Within the lines below, find those that hold the string "trap" and copy each one.

(Saved entries)
-------------------------

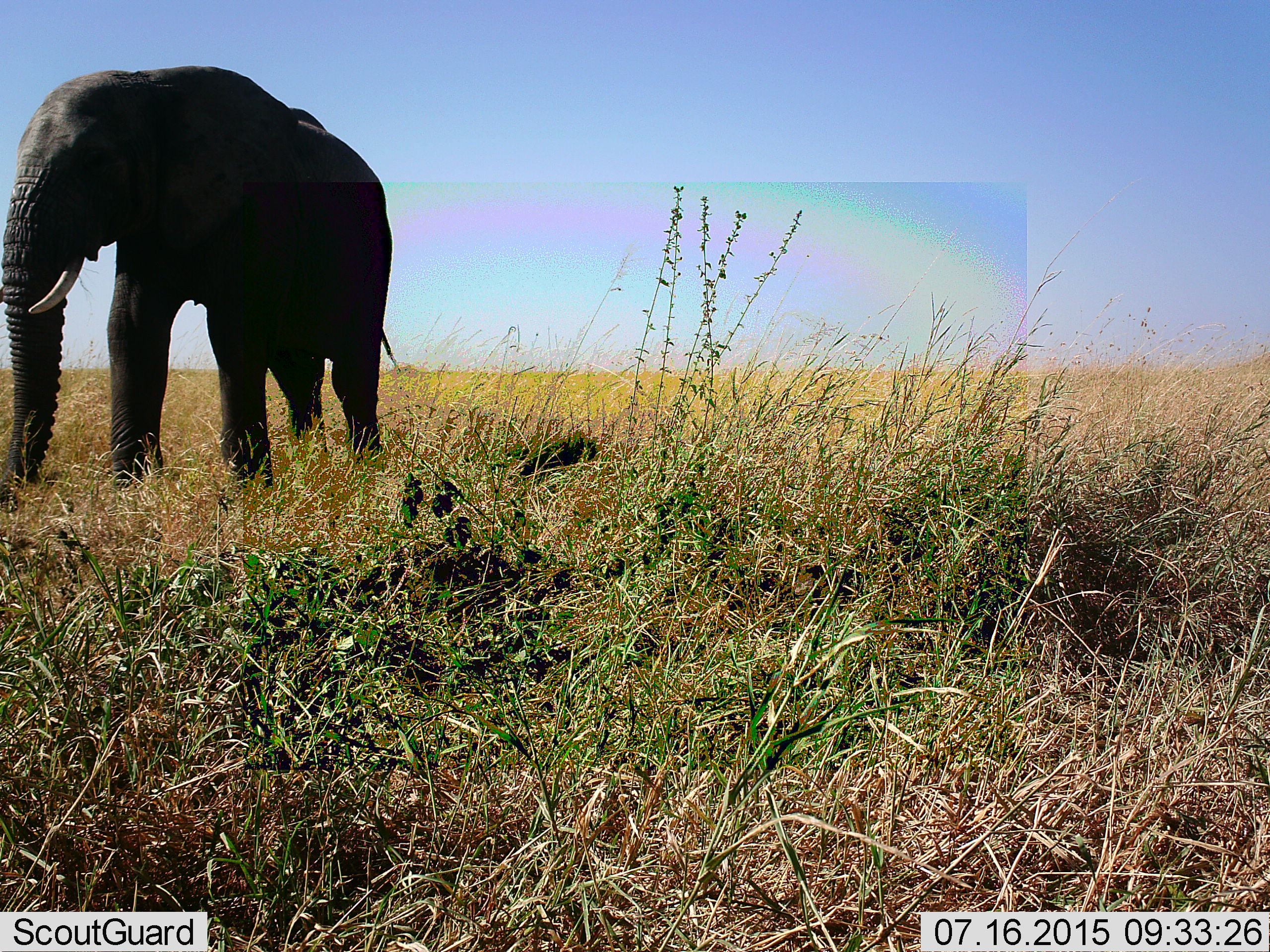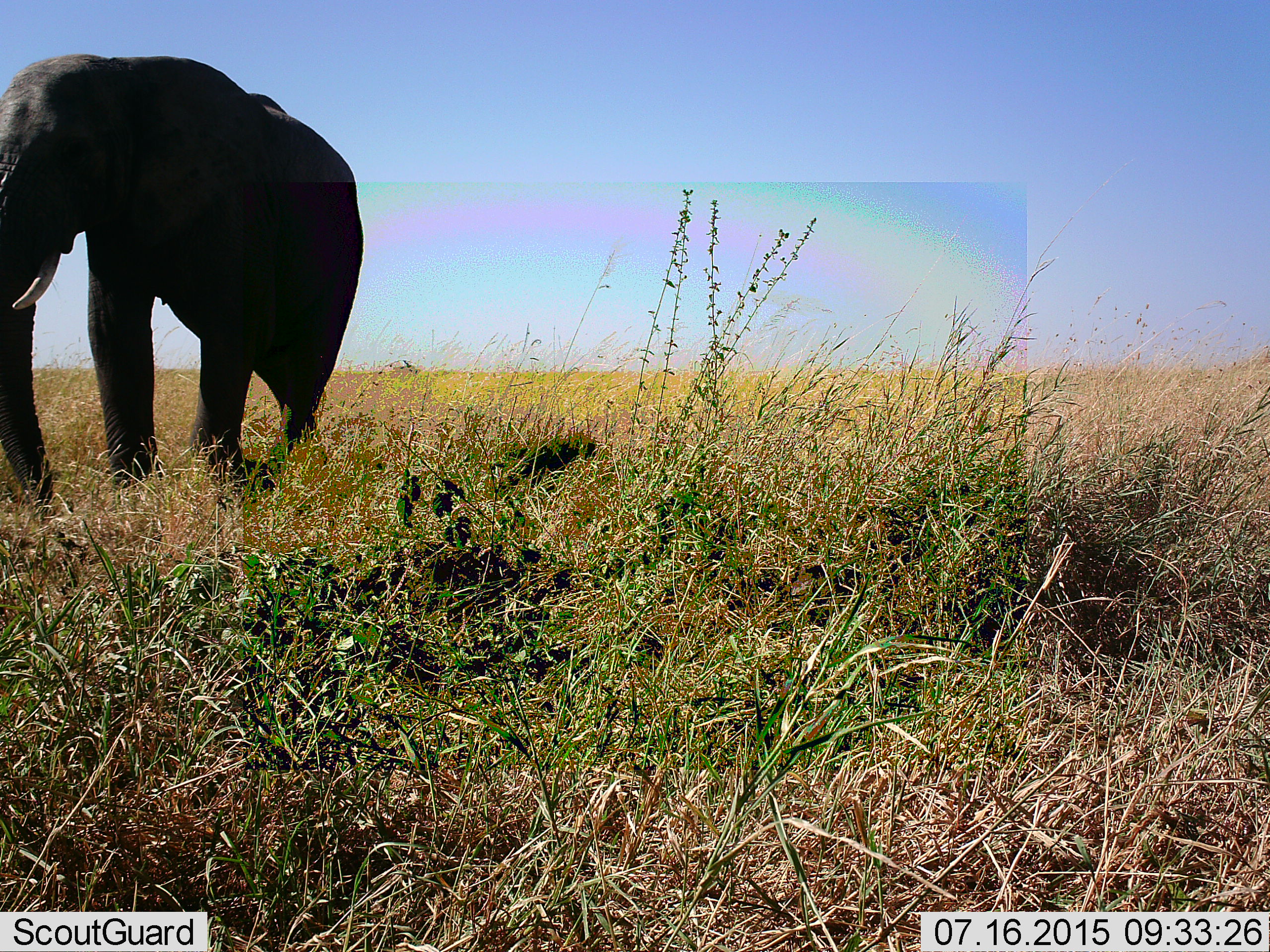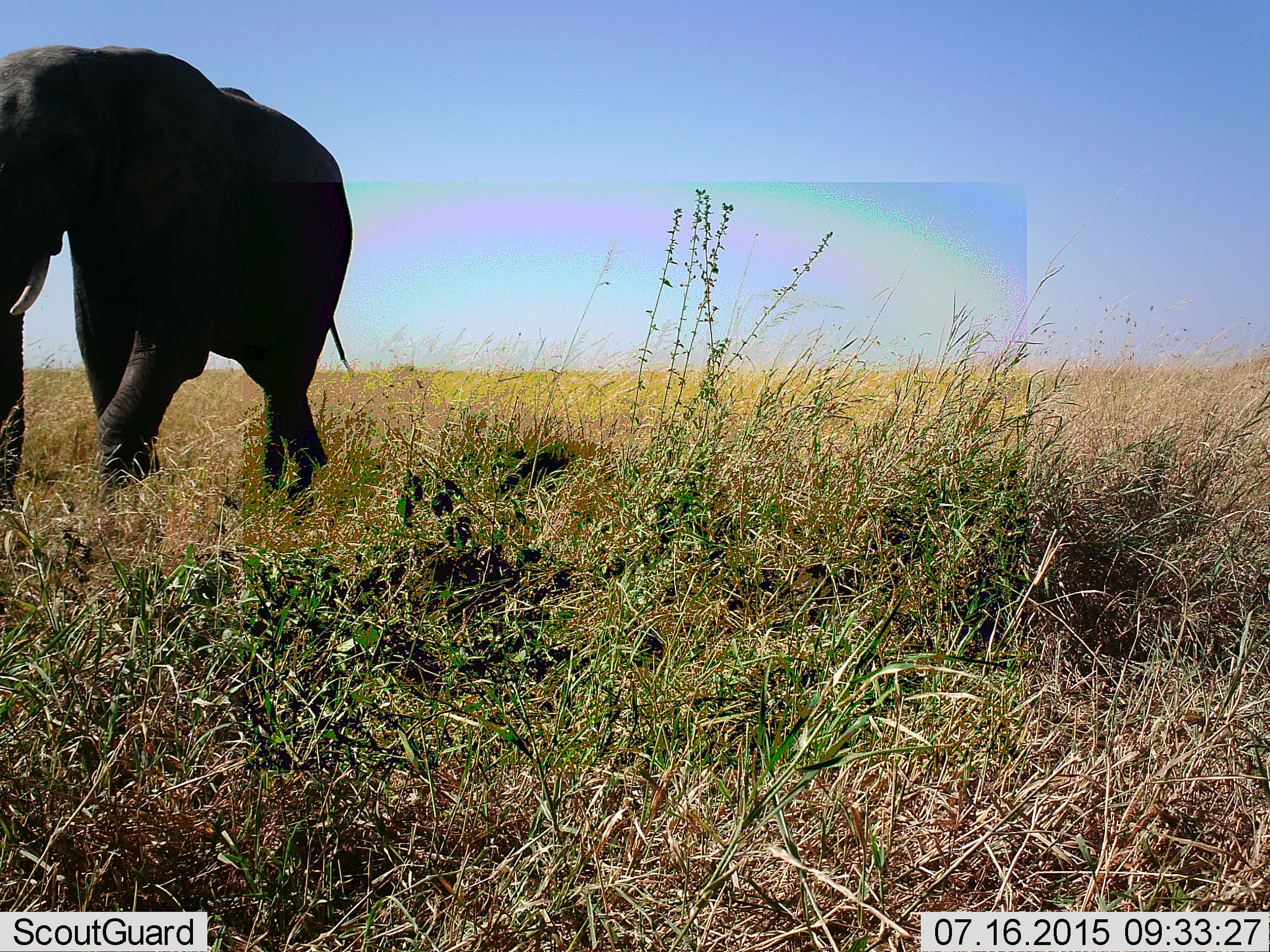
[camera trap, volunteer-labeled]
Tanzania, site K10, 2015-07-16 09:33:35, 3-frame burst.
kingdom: Animalia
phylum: Chordata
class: Mammalia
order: Proboscidea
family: Elephantidae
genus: Loxodonta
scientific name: Loxodonta africana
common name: african bush elephant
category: elephant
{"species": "elephant (african bush elephant) (Loxodonta africana)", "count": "1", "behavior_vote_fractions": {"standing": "20%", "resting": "0%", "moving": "80%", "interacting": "0%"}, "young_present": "0%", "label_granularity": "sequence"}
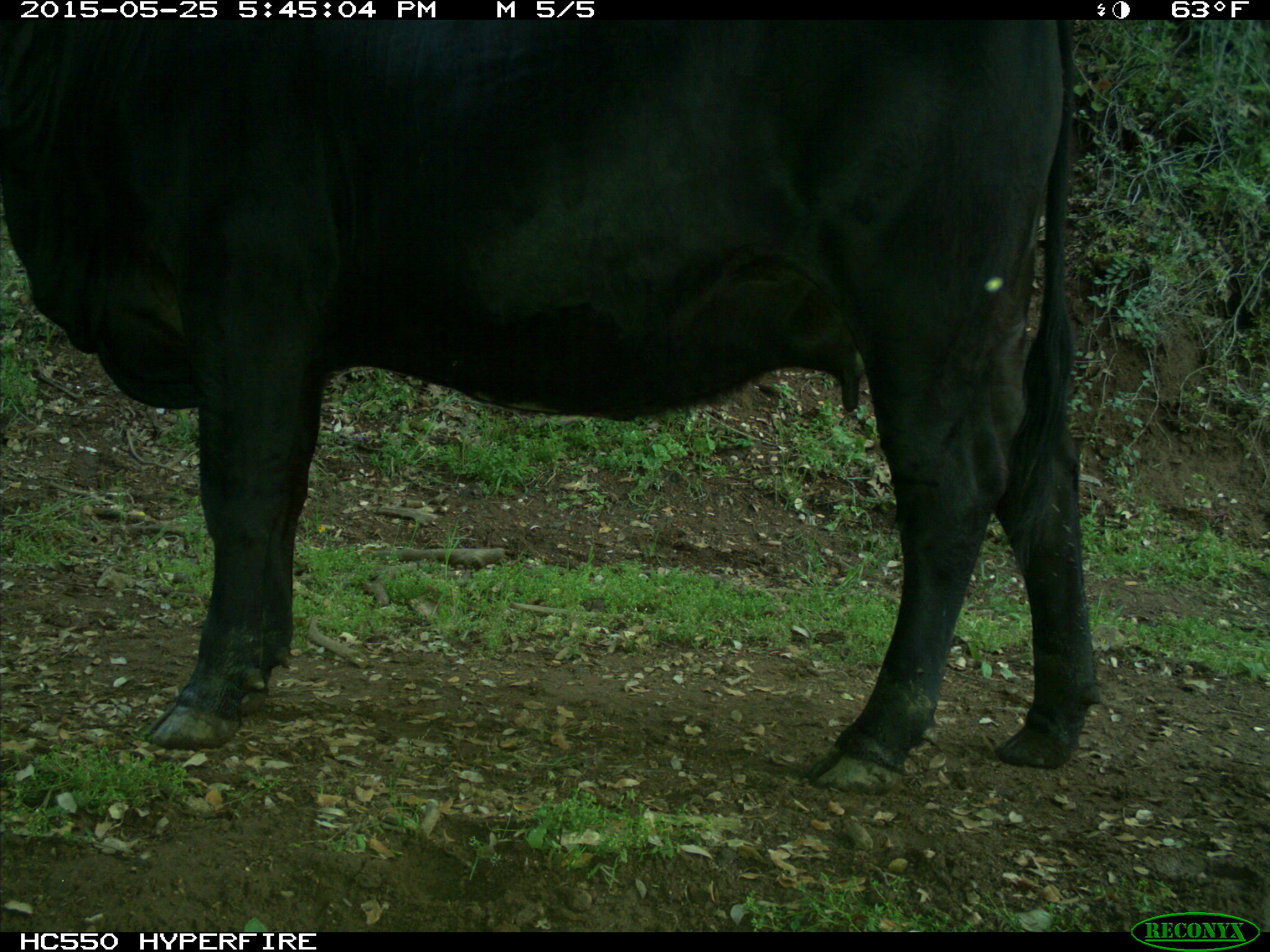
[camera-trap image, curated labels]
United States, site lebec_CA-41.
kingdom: Animalia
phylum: Chordata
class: Mammalia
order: Artiodactyla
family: Bovidae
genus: Bos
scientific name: Bos taurus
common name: domestic cow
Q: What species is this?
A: Bos taurus (domestic cow).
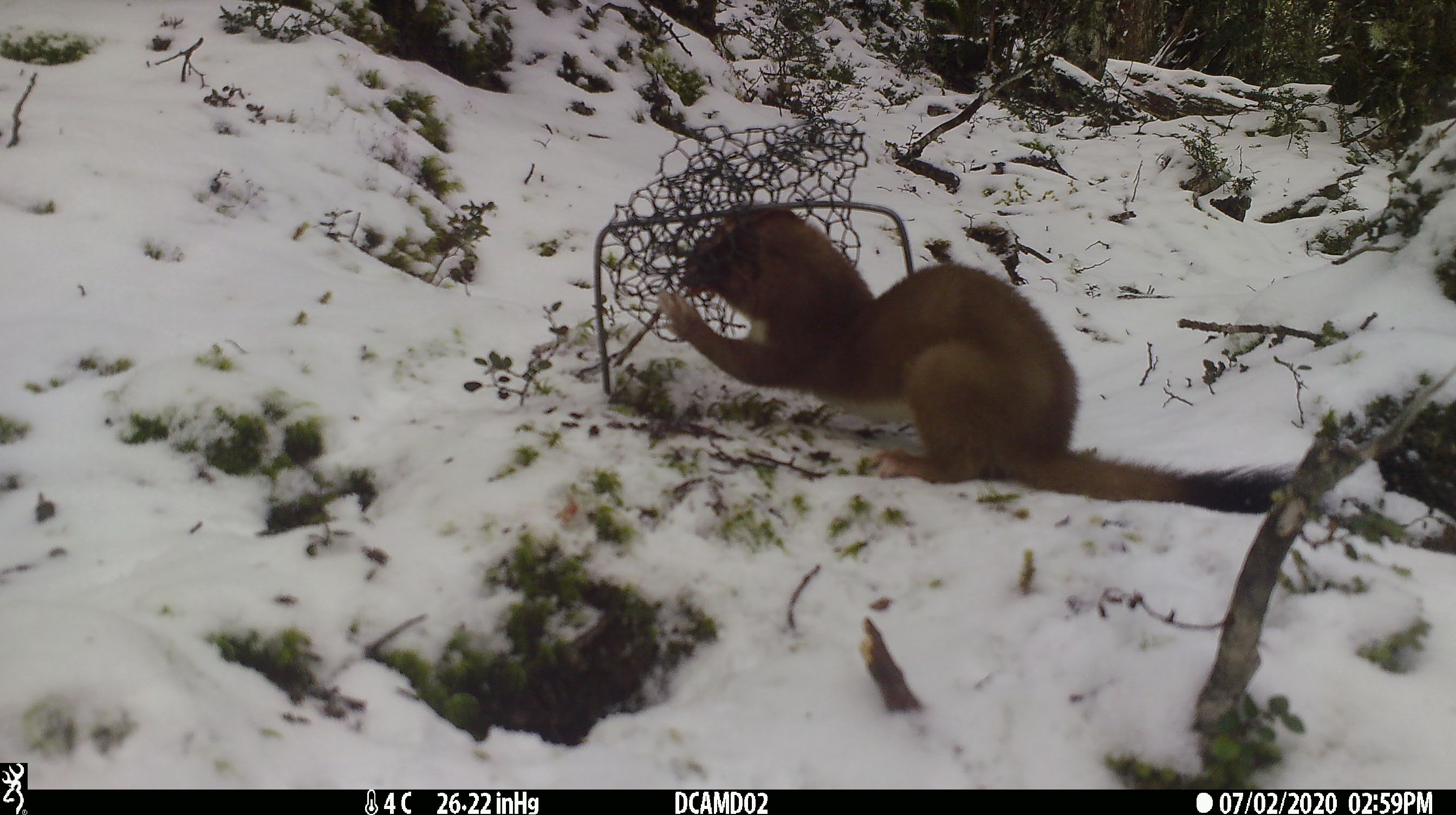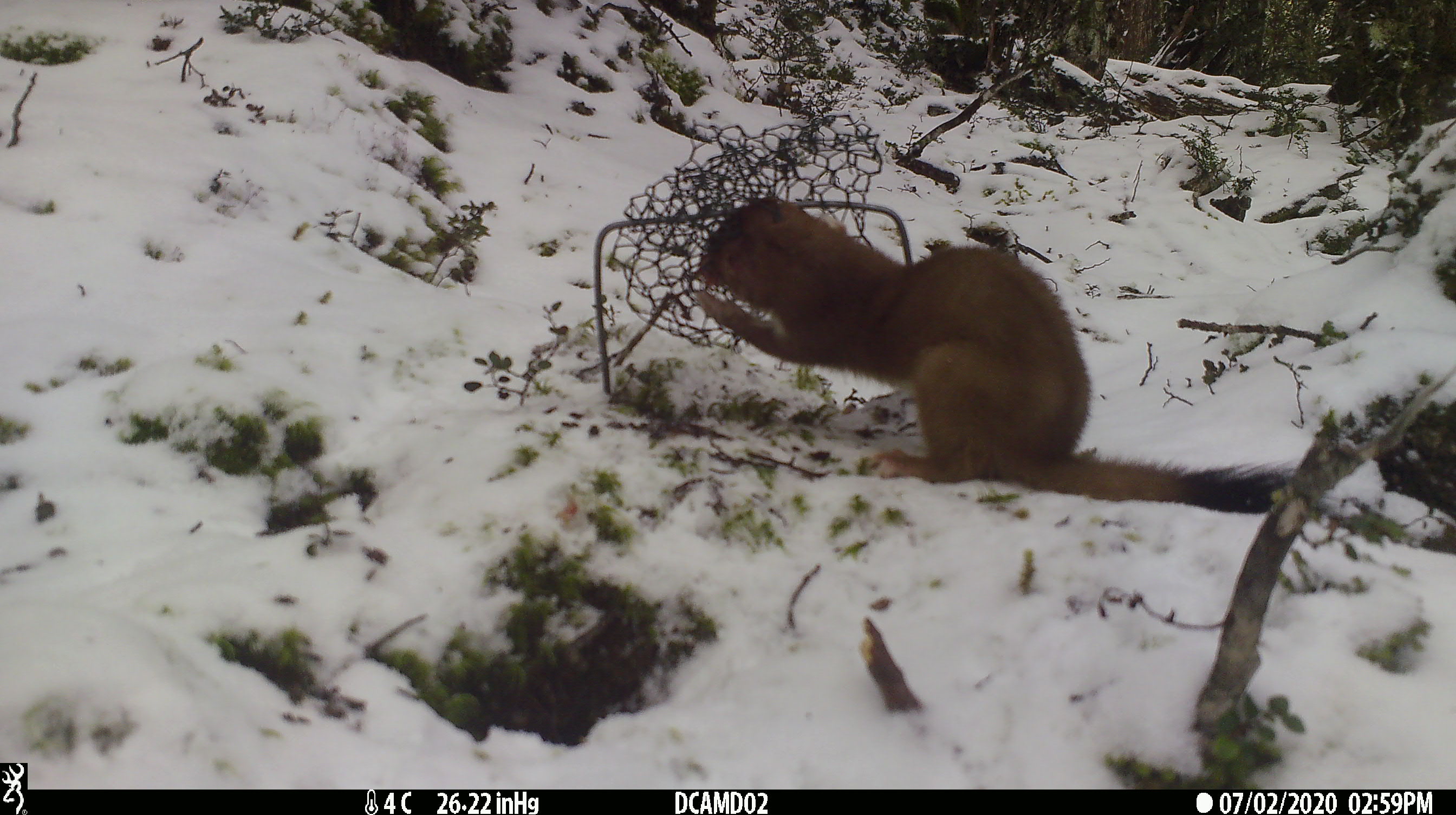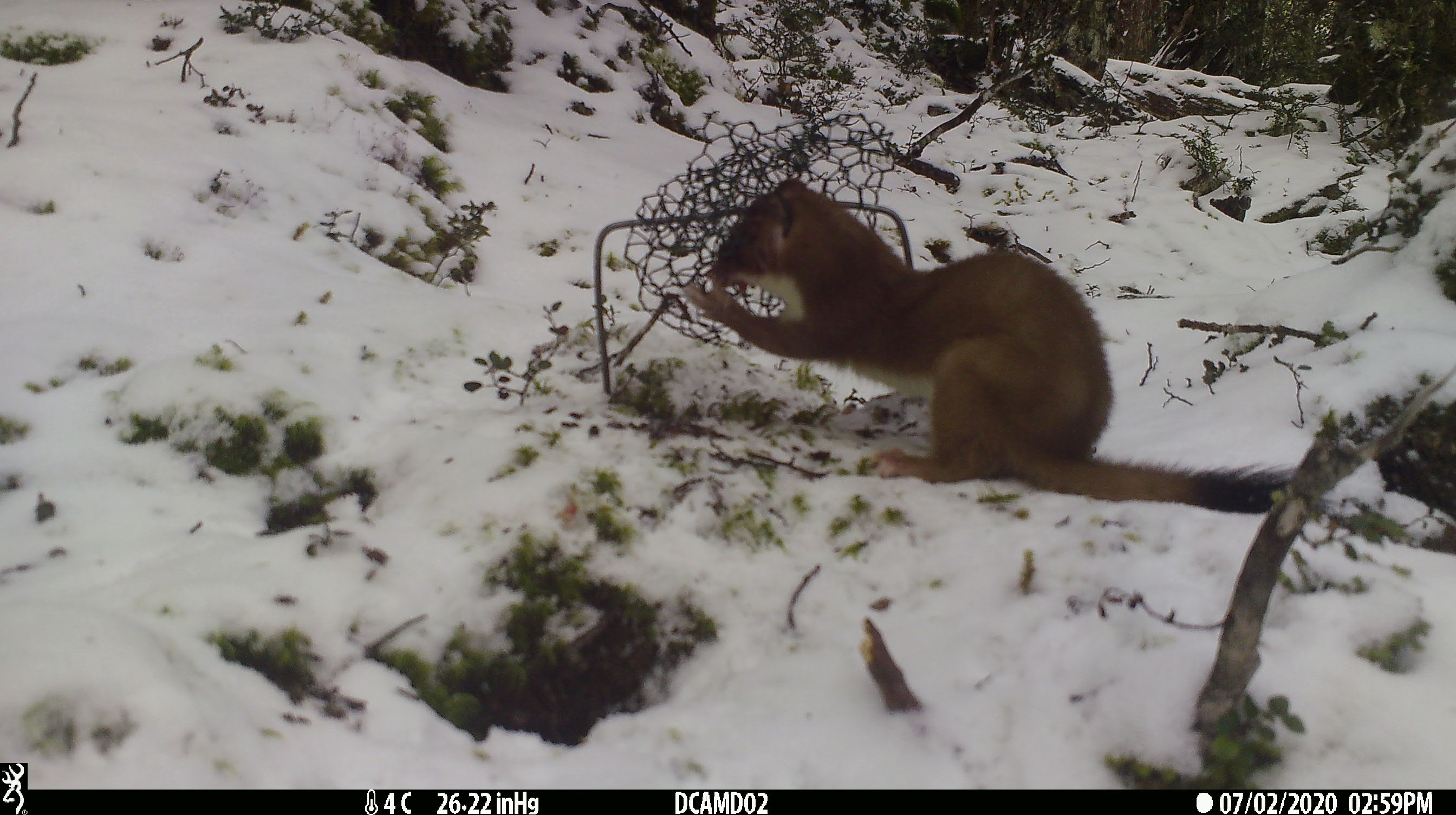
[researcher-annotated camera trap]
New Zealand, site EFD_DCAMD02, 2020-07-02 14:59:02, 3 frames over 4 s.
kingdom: Animalia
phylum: Chordata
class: Mammalia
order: Carnivora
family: Mustelidae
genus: Mustela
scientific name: Mustela erminea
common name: stoat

-------------------------

* _Problem solution_
[camera trap, volunteer-labeled]
[camera-trap image, curated labels]
[researcher-annotated camera trap]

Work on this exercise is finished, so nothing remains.